Atualizado em 22/10/2023 às 13:01

Médicos e pacientes têm defendido discussão sobre a lei brasileira que termina por deixar nas mãos dos familiares, e não do sujeito doador, a decisão final sobre a prática. Será o melhor? (Imagem: Reprodução)

Ao mesmo tempo em que se manifesta por meio do caos, déficit e desalento, o Sistema Único de Saúde (SUS) assegura o milagre da esperança e vida a milhares de brasileiros todos os dias. Essa ambiguidade faz este serviço público pular da referência de odiado e desprezado a amado, valorizado e reconhecido também todos os dias.

Com 35 anos e responsável pela saúde de 210 milhões de pessoas, o que o torna recordista mundial e exemplo para países desenvolvidos pela horizontalidade que proporciona no acesso à saúde, o SUS garantiu no pior momento de nossa história recente, na pandemia de Covid-19, a salvaguarda de milhares de vidas. Segue acertando e errando.

Começamos por esse cenário para falar sobre a fila do transplante de órgãos que escalou interesse e holofote depois do que viveu o apresentador Faustão.

 Na barafunda que se torna o acesso a um leito hospitalar ou UTI, um exame pouco mais sofisticado ou mera consulta com um especialista (que pode levar meses para ser realizada em muitas cidades, inclusive aquelas com um bom número de equipamentos públicos, como Mogi das Cruzes), demandas como a espera por um órgão perde lugar de interesse e o poder de pressão popular e política por mudança.

É a regra do jogo num mundo com tanta urgência e desigualdade.

Em Mogi das Cruzes, a fila local para um transplante de rim pode levar até 21 meses e para um coração, 7 meses, segundo apurou O Diário, junto ao Ministério da Saúde. Essa espera ganhou rosto e identidade com o relato de um paciente sobre como é viver sem saber quanto essa máquina complexa, corpo e mente, aguenta sem um novo coração ou rim. 

Serve de exemplo a mobilização iniciada pelo mogiano Wellington Longo, autor de posts em suas redes sociais que atraíram engajamento de outras pessoas (clique e confira reportagem). Mais e mais é preciso falar e cobrar soluções para fazer essa fila andar. Médicos e pacientes têm defendido discussão sobre a lei brasileira que termina por deixar nas mãos dos familiares, e não do sujeito doador, a decisão final sobre a prática. Será o melhor? Uma ampla e nacional discussão responderá a isso. A lei atual foi válida até agora. Mas, pode ser uma boa hora para mudar.

*****

• _Requisitos das tarefas_
(a) Segundo o texto, quanto tempo pode levar a fila local para um transplante de rim em Mogi das Cruzes?
(b) Reproduza o trecho do texto entre "Na barafunda que" e "coração ou rim.", inclusive.
(c) De acordo com o texto, por que demandas como a espera por um órgão perdem interesse e poder de pressão popular e política por mudança?
As entradas são dispensáveis para o que se pede aqui.

• _Dados extraídos_
*****

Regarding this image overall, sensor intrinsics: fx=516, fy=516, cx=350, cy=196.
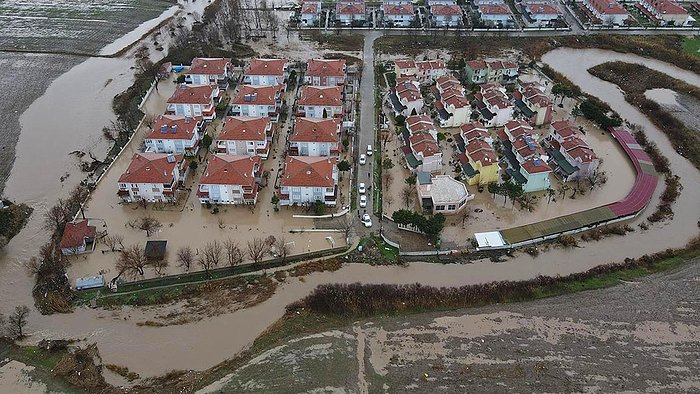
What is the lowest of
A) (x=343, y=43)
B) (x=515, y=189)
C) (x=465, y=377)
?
(x=465, y=377)

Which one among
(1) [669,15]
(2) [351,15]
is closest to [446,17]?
(2) [351,15]

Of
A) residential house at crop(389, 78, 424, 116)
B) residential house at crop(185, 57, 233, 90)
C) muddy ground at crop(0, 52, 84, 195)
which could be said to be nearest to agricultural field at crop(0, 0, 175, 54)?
muddy ground at crop(0, 52, 84, 195)

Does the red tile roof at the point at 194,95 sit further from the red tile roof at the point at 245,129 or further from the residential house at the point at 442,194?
the residential house at the point at 442,194

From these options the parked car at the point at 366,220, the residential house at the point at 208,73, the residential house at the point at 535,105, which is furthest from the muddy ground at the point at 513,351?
the residential house at the point at 208,73

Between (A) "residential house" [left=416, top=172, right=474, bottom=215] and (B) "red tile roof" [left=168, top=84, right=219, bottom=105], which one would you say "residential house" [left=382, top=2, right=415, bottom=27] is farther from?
(A) "residential house" [left=416, top=172, right=474, bottom=215]

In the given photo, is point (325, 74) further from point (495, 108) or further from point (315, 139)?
point (495, 108)

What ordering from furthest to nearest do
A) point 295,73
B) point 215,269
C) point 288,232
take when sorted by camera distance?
point 295,73
point 288,232
point 215,269

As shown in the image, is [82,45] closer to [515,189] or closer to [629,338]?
[515,189]

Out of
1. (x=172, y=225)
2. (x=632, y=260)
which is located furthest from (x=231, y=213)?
(x=632, y=260)
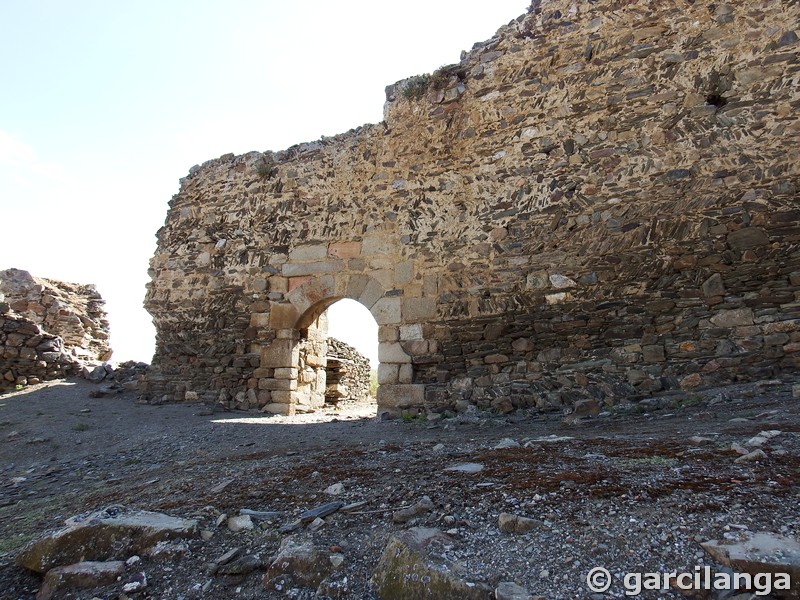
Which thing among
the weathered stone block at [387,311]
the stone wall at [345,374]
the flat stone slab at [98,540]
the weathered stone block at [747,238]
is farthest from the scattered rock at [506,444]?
the stone wall at [345,374]

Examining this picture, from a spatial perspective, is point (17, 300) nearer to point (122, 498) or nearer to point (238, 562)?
point (122, 498)

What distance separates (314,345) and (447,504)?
6511 millimetres

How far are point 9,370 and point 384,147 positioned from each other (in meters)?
7.60

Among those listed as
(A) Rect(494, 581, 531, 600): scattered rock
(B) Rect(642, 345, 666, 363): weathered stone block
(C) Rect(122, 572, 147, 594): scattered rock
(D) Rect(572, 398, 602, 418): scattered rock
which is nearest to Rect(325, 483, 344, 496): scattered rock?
(C) Rect(122, 572, 147, 594): scattered rock

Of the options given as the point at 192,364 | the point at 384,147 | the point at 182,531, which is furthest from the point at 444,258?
the point at 182,531

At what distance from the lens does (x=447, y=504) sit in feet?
7.72

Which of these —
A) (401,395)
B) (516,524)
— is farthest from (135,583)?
(401,395)

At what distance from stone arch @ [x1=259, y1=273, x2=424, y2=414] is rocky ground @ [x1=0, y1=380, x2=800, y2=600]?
6.92ft

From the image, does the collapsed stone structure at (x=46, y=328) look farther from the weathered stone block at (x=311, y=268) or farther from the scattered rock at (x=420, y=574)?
the scattered rock at (x=420, y=574)

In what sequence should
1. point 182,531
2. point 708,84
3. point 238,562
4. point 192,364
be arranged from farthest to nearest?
1. point 192,364
2. point 708,84
3. point 182,531
4. point 238,562

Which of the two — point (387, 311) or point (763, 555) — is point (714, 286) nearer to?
point (387, 311)

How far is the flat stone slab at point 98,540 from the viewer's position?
2.09 meters

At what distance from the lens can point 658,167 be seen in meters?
6.14

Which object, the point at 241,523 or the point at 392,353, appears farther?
the point at 392,353
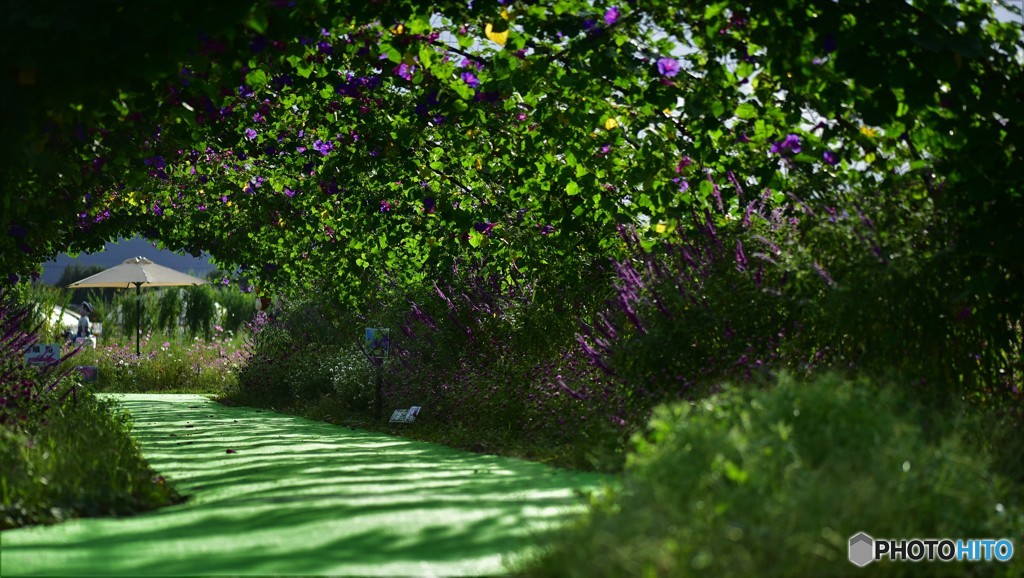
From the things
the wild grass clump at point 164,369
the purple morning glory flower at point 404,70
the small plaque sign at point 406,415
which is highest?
the purple morning glory flower at point 404,70

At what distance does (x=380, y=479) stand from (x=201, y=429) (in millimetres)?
3684

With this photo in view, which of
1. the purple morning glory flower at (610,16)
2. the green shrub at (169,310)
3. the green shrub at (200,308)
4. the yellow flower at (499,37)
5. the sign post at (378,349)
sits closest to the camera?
the purple morning glory flower at (610,16)

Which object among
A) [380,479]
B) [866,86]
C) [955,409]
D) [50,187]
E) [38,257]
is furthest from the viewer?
[38,257]

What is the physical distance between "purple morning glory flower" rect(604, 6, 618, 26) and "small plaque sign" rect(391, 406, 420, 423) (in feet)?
11.2

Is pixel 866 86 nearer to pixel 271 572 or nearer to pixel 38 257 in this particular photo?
pixel 271 572

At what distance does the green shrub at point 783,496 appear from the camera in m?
2.38

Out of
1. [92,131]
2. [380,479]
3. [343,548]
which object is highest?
[92,131]

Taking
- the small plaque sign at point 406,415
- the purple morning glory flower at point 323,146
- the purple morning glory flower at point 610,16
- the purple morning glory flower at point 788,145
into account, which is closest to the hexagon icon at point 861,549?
the purple morning glory flower at point 788,145

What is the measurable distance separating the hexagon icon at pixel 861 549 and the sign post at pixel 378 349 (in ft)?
19.8

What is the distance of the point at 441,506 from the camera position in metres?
3.55

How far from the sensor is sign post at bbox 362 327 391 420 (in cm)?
834

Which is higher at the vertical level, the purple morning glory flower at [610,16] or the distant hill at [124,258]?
the purple morning glory flower at [610,16]

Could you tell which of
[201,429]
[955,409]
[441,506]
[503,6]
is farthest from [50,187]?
[955,409]

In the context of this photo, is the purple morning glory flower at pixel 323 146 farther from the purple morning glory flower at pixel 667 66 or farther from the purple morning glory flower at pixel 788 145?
the purple morning glory flower at pixel 788 145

*****

• _Resultados das tarefas_
(a) Até 21 meses.

(b)
Na barafunda que se torna o acesso a um leito hospitalar ou UTI, um exame pouco mais sofisticado ou mera consulta com um especialista (que pode levar meses para ser realizada em muitas cidades, inclusive aquelas com um bom número de equipamentos públicos, como Mogi das Cruzes), demandas como a espera por um órgão perde lugar de interesse e o poder de pressão popular e política por mudança.

É a regra do jogo num mundo com tanta urgência e desigualdade.

Em Mogi das Cruzes, a fila local para um transplante de rim pode levar até 21 meses e para um coração, 7 meses, segundo apurou O Diário, junto ao Ministério da Saúde. Essa espera ganhou rosto e identidade com o relato de um paciente sobre como é viver sem saber quanto essa máquina complexa, corpo e mente, aguenta sem um novo coração ou rim.

(c) Isso ocorre porque o acesso a um leito hospitalar ou UTI se torna uma barafunda. O mesmo vale para um exame pouco mais sofisticado ou uma mera consulta com especialista, que pode levar meses para ser realizada em muitas cidades.